>> BEGIN DATA FOR THIS TASK

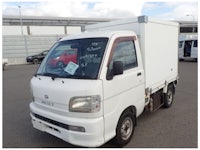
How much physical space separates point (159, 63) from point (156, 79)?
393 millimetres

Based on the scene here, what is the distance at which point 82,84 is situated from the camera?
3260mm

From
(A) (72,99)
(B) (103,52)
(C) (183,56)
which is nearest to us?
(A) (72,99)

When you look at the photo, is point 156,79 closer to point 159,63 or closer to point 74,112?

>> END DATA FOR THIS TASK
>> BEGIN DATA FOR THIS TASK

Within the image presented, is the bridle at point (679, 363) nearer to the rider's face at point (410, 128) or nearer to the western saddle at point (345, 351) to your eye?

>> END DATA FOR THIS TASK
>> BEGIN DATA FOR THIS TASK

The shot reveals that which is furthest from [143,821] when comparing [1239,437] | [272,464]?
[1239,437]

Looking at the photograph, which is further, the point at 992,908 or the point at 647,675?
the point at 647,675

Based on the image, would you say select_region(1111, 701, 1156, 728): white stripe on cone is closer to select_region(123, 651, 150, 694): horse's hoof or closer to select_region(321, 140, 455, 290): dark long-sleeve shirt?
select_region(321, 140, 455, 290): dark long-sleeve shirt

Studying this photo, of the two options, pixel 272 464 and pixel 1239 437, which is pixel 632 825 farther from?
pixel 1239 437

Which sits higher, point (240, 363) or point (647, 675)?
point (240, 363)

>> END DATA FOR THIS TASK

• **WRITTEN REQUEST**: Copy the lines again, starting with the line containing "How much physical" and continuing through the line containing "When you look". Raise every distance and coordinate in the answers by 42.

• **SOLUTION TO THE PROBLEM**:
How much physical space separates point (159, 63) from point (156, 79)?
435 millimetres

Based on the scene here, what is the distance at which point 82,84 is situated from the camera?
3302mm

From
(A) (72,99)
(B) (103,52)
(C) (183,56)
which is nearest to us?
(A) (114,141)

When you look at the photo, is point 156,79 closer to point 159,63 or closer to point 74,112?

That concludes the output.